Bill Ford Chimes in on the Future of Auto Tech

Bill Ford Chimes in on the Future of Auto Tech

The duel between Silicon Valley and Detroit has been going strong for much of the past decade. As technology has advanced, California companies have told automakers that they're the ones to pave the path to the future. Tech's view of automotive was that they were slow, behind-the-times, and could not keep up with the massive think-tanks out west. However, events of the past few years have shifted the conversation in a direction favorable to auto-makers.

The change was slow to develop but culminated in the realization of one simple truth, that making a car is much more difficult than tech had imagined. Companies such as Google, Apple, and the like have invested billions of dollars into self-driving car efforts and other similar technologies. These programs have developed at a snail's pace because, simply put, all the intelligence in the world can't overcome over 100 years of experience.

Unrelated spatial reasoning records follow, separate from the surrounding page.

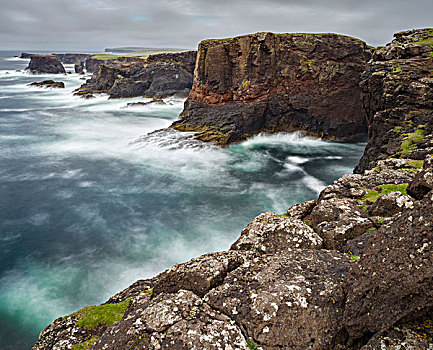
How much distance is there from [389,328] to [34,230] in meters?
24.7

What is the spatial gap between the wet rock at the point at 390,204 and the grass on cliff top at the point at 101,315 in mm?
9043

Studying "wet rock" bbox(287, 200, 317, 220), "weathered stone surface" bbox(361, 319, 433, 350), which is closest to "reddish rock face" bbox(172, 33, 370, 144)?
"wet rock" bbox(287, 200, 317, 220)

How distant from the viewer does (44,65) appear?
494ft

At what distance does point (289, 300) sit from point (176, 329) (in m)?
2.53

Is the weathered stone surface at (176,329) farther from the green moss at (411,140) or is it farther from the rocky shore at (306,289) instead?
the green moss at (411,140)

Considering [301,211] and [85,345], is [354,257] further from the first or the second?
[85,345]

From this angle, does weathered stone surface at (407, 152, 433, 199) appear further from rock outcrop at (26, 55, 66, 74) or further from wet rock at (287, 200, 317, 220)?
rock outcrop at (26, 55, 66, 74)

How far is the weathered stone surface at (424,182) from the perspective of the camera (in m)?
7.62

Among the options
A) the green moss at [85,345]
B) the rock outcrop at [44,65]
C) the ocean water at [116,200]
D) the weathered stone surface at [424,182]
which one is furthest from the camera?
the rock outcrop at [44,65]

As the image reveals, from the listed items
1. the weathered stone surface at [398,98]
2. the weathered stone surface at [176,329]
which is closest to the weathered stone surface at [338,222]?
the weathered stone surface at [176,329]

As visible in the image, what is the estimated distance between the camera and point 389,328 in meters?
4.71

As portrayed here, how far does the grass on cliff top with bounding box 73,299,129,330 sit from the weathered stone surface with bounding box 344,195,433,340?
7.13 metres

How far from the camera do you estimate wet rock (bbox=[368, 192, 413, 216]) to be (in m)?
8.51

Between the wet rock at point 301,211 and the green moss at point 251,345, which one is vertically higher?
the wet rock at point 301,211
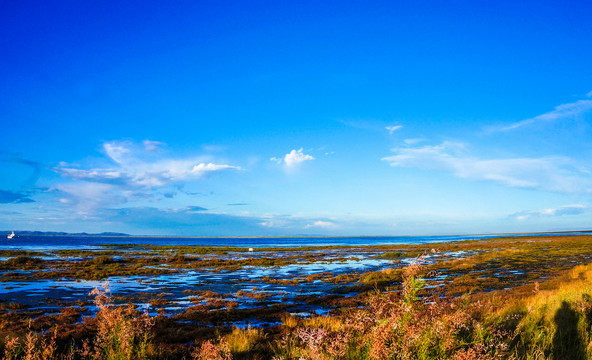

Bill Ford, great-grandson of Henry Ford has a lot to say about this development. “The old conversation I used to have was, ‘You guys are going to end up being the handset, you’re going to be low-margin assemblers of other people’s cool technology,’” Ford said. “We don’t want to be the handset. And we won’t be.” He went on to say “there was this presumption that we were too dumb to get it; the conversation has really shifted.”

The fact of the matter is that the automotive industry is extremely complex. The supply chain management alone is staggering, with companies like Ford having to manage independent suppliers of roughly 30,000 parts which go into their vehicles. This complexity is a lesson IT companies had to learn the hard way.

Bucking the imaginary precept that technology can only be developed by Silicon Valley, auto makers have pressed forward in designing and testing their own driverless systems. Eventually one side or the other will come to market with a safe and working prototype. However we will most likely see that they need to come together to develop a system the public will be willing to accept as the next evolution of driving.